I use to sell it at a head-shop I worked at a year ago. Though personally I never tried Kratom, I've gotten mixed feedback about it. Some people said it did diddly-squat, while others compared it to feeling similar to anywhere from codeine to hydrocodone. Many people swore it took the edge off of withdrawals.
 
JUKIE girl your fucked the devil heard u and came runnig. To him taht was a sweet deal. Our souls are pricelss and very special. They're more important than u cud imagine. Im not trying to freak u out but im religeous and believe in such things. Your soul is your personality and what makes u u.aswell as alot more. Its yours for now but he's waiting for whats owd.
 
JOKE HA ALTHO I am religeous and wasnt lying imo though, im sure it was just a coincedence
 
I hope it was purely a coincidence. At that moment I would've given anything to avoid feeling that way, so in a cry of desperation i uttered the words and it just so happened to work. Some scary shit I tell ya what.
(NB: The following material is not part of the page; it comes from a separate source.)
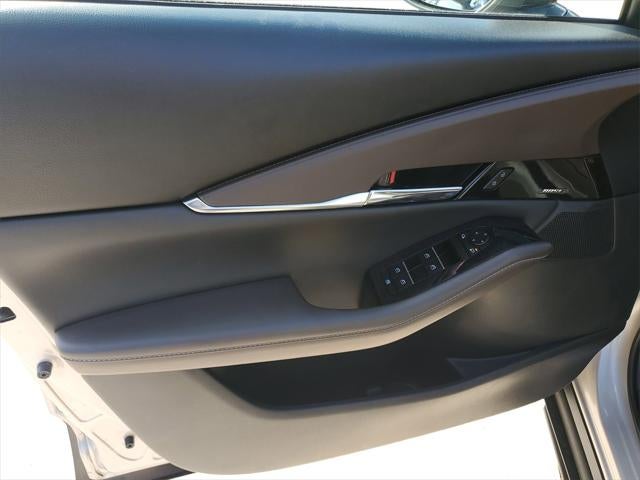 2023 Mazda Mazda CX-30 2.5 Turbo Premium Package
I was relieved, but at the same time I was overwhelmed with fear. I was thinking to myself "Oh sh*t. What the f*ck did I just do?!" I'm a bit superstitious, but there's no denying that my luck has been great since *knocking on wood*, with dodging withdrawals at least. Haven't been sick since that day. The thought of me not being so lucky one day still terrifies me. I never want to feel that way ever again, but I don't want to burn in hell for eternity either.